**INSTRUCTIONS FOR THE TASK:** Among these records, which lines include "compared"? Copy them out.

··· EXTRACTED MATERIAL ···

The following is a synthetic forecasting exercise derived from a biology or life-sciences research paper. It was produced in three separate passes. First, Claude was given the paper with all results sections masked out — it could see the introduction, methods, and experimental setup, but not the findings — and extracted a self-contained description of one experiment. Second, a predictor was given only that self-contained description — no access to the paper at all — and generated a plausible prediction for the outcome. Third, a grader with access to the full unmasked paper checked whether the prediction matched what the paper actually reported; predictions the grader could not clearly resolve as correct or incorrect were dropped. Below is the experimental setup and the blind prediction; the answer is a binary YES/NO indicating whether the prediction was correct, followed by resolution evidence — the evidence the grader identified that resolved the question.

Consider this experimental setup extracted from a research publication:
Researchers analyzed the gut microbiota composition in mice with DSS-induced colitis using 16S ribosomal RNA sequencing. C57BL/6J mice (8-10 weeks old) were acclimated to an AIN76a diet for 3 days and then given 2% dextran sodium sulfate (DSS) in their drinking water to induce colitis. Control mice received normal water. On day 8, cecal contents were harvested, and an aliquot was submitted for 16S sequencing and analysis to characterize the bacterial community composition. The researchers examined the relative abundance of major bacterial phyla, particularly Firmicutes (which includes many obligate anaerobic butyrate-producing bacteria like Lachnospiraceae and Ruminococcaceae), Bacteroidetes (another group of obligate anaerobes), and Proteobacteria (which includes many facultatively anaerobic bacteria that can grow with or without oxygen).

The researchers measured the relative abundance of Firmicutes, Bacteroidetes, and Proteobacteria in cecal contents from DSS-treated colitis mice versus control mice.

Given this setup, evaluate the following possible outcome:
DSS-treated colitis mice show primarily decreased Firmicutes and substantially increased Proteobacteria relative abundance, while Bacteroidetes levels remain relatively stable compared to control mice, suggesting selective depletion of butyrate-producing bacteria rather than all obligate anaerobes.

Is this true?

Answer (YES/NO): NO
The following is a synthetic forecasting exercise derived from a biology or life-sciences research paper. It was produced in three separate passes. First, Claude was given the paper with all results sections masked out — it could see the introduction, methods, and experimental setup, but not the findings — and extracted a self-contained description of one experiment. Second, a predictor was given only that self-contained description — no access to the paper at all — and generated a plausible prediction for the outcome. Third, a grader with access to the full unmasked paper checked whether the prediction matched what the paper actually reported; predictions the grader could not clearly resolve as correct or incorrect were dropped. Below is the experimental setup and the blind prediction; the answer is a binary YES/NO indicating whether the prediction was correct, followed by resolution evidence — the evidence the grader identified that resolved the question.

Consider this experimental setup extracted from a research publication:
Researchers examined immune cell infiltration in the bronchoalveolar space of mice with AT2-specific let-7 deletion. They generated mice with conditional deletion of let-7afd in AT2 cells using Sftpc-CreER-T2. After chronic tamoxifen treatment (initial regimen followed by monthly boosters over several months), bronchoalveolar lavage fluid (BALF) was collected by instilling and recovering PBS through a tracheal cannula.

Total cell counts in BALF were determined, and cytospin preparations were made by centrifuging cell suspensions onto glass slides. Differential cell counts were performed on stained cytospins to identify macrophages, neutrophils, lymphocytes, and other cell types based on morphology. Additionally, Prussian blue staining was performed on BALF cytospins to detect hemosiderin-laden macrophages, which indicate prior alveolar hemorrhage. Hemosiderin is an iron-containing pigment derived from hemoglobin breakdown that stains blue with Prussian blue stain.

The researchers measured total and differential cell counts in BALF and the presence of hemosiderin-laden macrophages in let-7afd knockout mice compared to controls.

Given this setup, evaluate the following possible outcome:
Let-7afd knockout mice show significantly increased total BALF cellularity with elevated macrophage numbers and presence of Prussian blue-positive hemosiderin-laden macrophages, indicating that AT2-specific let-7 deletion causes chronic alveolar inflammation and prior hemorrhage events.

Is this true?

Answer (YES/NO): YES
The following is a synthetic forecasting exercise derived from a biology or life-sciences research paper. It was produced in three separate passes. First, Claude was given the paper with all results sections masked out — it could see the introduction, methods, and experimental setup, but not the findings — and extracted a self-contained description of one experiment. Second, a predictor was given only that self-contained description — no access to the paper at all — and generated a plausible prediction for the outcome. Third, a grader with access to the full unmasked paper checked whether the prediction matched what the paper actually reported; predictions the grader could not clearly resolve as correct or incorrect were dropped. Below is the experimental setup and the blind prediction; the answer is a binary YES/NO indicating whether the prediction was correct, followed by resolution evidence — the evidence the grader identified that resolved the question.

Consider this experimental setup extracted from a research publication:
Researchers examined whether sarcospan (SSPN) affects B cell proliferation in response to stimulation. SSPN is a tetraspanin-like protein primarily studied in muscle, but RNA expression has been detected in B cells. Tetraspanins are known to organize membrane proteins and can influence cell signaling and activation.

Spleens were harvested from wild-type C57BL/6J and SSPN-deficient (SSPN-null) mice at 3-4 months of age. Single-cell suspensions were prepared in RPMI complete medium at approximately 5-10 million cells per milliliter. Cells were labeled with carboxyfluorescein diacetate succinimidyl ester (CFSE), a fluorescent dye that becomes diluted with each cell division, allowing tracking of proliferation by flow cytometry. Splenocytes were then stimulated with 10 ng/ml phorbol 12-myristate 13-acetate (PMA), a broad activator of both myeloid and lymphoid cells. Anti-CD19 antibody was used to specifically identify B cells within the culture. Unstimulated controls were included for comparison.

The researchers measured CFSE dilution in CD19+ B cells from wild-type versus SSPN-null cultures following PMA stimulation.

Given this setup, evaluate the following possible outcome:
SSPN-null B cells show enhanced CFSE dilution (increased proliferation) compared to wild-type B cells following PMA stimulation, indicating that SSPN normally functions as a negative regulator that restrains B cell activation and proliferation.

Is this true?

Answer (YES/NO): NO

···

**RESULT OF THE EXERCISE:**
DSS-treated colitis mice show primarily decreased Firmicutes and substantially increased Proteobacteria relative abundance, while Bacteroidetes levels remain relatively stable compared to control mice, suggesting selective depletion of butyrate-producing bacteria rather than all obligate anaerobes.
The researchers measured total and differential cell counts in BALF and the presence of hemosiderin-laden macrophages in let-7afd knockout mice compared to controls.
SSPN-null B cells show enhanced CFSE dilution (increased proliferation) compared to wild-type B cells following PMA stimulation, indicating that SSPN normally functions as a negative regulator that restrains B cell activation and proliferation.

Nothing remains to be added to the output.